Back throbbing, hips creaking, she trudged back toward the house, taking note of the metallic glints scattered about the yard. She would make it all disappear. Right down the well. If she knew Feigenbaum, the wily old yekke would have leased the safe house for at least six months in advance to ensure privacy. No landlord would come sniffing around anytime soon. And the well was just a rustic artifact anyway. The real one was in a shed behind the house, connected by modern plumbing.
In the back hall, on her way to Feigenbaum, she realized that something about Meir had changed. Something had left him. Yom asal, yom basal. A day of honey, a day of onion.
She looked in stupid wonder at the corpse. Nothing was less elegant, nothing less dramatic, than death.
Class, give me three thousand words on the meaninglessness of death.
She stood looking at Meir for a long time. Then a bird twittered. Another shrilled a response. Dalia bit her lip and went back to work.
Chapter Seven
Trenton, NJ
In the image, bright sun heliographed off the hood of a rust-colored Mercury Grand Marquis. The glare stopped just short of obscuring the driver’s face. Horowitz zoomed in, opened another window on the monitor. Red dots appeared as the computer found common nodal points; a counter ran up to sixty-six.
“October twenty-first. A tollbooth
camera on I-80, twenty miles west of Youngstown, Ohio. Note the black wig. Happily, that doesn’t throw the software.” He zoomed out, then in again on the Utah license plate: 711 XPC. “The car was reported stolen three days earlier, from a driveway near Salt Lake. Last night, I spoke with the South Salt Lake City Police. I mentioned our missing red Ford. They found it this morning in the parking lot of a Chinese restaurant. Probably been sitting there, ignored, for a month.” He clicked the mouse again, and a map of the United States appeared. “Draw a line from Portland through Salt Lake, and … I’m sorry, Dalia, are we disturbing you?”

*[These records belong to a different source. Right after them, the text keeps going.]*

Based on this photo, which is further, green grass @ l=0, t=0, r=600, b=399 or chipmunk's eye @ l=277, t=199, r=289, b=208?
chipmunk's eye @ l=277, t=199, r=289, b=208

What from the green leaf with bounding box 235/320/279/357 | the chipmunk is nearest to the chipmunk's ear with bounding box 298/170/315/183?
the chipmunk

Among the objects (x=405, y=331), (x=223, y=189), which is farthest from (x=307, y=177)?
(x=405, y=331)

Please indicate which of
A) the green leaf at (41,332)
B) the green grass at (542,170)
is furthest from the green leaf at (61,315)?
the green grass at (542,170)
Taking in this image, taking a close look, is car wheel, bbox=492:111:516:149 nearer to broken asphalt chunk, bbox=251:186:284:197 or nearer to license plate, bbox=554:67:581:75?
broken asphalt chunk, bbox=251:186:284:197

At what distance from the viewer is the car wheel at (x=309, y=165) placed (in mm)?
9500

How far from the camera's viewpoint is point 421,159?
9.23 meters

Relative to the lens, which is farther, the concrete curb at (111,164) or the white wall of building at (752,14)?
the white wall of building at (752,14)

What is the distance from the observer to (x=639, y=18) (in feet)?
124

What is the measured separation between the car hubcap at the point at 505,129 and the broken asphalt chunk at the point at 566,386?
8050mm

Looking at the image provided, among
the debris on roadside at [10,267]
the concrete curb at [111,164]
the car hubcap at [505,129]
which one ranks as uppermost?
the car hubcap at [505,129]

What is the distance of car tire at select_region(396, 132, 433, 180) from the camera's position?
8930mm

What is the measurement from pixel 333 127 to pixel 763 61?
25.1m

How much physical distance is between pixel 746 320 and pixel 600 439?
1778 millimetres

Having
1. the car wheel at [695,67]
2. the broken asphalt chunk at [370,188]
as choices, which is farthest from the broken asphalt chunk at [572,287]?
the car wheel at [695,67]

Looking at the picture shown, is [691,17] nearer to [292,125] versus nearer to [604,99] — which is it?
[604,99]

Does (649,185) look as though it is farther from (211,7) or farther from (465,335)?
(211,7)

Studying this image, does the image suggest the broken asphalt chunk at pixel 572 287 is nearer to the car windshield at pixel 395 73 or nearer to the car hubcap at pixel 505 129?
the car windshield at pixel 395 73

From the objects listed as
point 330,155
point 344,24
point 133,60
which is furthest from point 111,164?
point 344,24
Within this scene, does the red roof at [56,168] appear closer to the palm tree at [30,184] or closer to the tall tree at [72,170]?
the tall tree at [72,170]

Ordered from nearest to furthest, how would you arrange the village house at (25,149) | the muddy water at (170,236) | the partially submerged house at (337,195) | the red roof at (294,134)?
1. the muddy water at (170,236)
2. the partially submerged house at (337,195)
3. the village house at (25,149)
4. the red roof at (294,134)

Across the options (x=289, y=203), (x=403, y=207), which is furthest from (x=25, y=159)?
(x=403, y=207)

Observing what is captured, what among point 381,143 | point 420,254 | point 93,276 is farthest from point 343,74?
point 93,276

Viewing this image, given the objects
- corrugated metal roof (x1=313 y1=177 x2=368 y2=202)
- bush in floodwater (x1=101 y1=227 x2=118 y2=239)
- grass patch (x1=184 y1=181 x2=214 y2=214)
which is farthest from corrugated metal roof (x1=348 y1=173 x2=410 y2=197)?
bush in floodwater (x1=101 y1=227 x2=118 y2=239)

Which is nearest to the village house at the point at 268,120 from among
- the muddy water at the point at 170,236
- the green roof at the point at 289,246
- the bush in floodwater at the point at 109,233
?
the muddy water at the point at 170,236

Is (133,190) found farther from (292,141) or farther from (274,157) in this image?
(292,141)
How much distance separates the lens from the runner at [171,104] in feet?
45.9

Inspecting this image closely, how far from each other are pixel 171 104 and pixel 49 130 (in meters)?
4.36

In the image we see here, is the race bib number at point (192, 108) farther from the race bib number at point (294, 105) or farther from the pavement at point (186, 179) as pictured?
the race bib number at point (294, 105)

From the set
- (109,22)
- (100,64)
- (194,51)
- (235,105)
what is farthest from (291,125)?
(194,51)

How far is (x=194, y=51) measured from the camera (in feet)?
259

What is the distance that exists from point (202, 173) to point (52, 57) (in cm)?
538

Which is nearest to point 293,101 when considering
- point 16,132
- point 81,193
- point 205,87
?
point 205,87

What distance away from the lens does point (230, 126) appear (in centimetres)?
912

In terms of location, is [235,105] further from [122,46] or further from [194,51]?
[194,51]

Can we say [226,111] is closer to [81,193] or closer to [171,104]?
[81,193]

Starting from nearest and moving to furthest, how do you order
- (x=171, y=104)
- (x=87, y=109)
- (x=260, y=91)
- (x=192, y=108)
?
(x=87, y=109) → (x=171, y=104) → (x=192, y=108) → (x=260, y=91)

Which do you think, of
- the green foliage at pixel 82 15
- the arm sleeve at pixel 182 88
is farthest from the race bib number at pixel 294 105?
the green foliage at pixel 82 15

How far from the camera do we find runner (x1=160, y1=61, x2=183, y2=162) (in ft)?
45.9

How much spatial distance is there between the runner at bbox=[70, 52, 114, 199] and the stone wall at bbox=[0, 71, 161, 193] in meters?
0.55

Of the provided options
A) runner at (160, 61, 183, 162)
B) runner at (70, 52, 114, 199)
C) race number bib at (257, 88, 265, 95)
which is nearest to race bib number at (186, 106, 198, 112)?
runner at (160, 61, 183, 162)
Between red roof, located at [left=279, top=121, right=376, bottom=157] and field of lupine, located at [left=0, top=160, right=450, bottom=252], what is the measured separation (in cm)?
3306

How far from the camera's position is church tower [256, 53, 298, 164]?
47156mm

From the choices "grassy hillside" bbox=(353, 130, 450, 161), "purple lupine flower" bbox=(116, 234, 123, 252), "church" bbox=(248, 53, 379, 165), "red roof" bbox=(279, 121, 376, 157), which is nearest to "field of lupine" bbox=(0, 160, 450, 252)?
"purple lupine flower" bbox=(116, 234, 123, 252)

Studying the photograph of Yoni Yariv on the corkboard, absently massaging the still-aching muscles of her shoulders and neck, she did not respond immediately. She wasn’t thinking of the dead men, the blood, the guns, the shells, the hungry old well that, three days ago, had consumed them all (except for a single casing she had taken as a souvenir—it would fit nicely on her shelf, beside the fragment of German 5.9-inch howitzer shell recovered from Ypres). Nor was she thinking of Yoni Yariv’s phone, which had contained GPS information about the Hopewell cottage, electronic triggers for the squibs—the mysterious charred circles of grass—and nothing else. And she wasn’t thinking of the sketchy neighborhood in South Brunswick where she had left the Altima to be stolen and stripped, Inshallah—God willing. Instead, she was thinking of Napoleon Bonaparte, who, on the morning of June 18, 1815, the morning of the rout that would forever be known as Waterloo, had ordered the capture of a farmhouse on a low hill near Wellington’s right flank. Le petit caporal had assumed that his opposite number would respond by funneling reserves from his center—whereupon Napoleon would make his real approach, driving through the now-weakened British ranks near La Haye Sainte. But the initial French sortie had failed to capture the Château d’Hougoument. And as the day progressed and the farmhouse remained in British hands, Napoleon had appeared to forget his original plan, committing ever more forces to the enterprise, refusing to abandon it even as his strategy backfired, as he became the one overly committed to the flank, fatally weakening his main force. Why? Dalia explained the mistake to her students via a simple colloquialism. Despite his renowned steely will and peerless intellect, Napoleon had made the most human of errors. Caught up in the moment, he had lost sight of the larger goal. He had missed the forest for the trees.